Take a walk in a Tokyo garden -- particularly an undisturbed, crow-haunted one such as the Institute for Nature Study's park in Meguro -- and you might find this hard to believe, but the world's bird population is shrinking. According to a report released to coincide with BirdLife International's quadrennial world conference in South Africa last week, one in eight of the world's bird species are threatened with extinction.

That is over 1,200 species. And the rate of extinction is accelerating. In the last 500 years, 129 species were declared extinct; today, 179 species are critically endangered and another 344 are at "very high risk" of extinction, the report says. Some pockets of the planet are so inhospitable they actually face a future in which, in the poet John Keats' phrase for a fatally stricken landscape, "no birds sing."

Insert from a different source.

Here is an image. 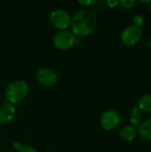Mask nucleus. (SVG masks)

Anyone who saw last year's documentary "Winged Migration" will have an inkling of what such a loss would represent. For three years, the filmmakers tracked the migratory paths of birds, from pole to pole and numerous destinations in between, accompanying the flocks in gliders, balloons and ultralight, motorized aircraft. The result was a bird's-eye-view of Earth as a place alive with flying, soaring, hopping, darting creatures, extraordinarily various and beautiful. Crisscrossing and encircling the planet, birds weave what the film portrayed as a mysterious, protective web of life around and above us. As long as birds are safe, the movie implied, all the diverse forms of life below are somehow safe as well.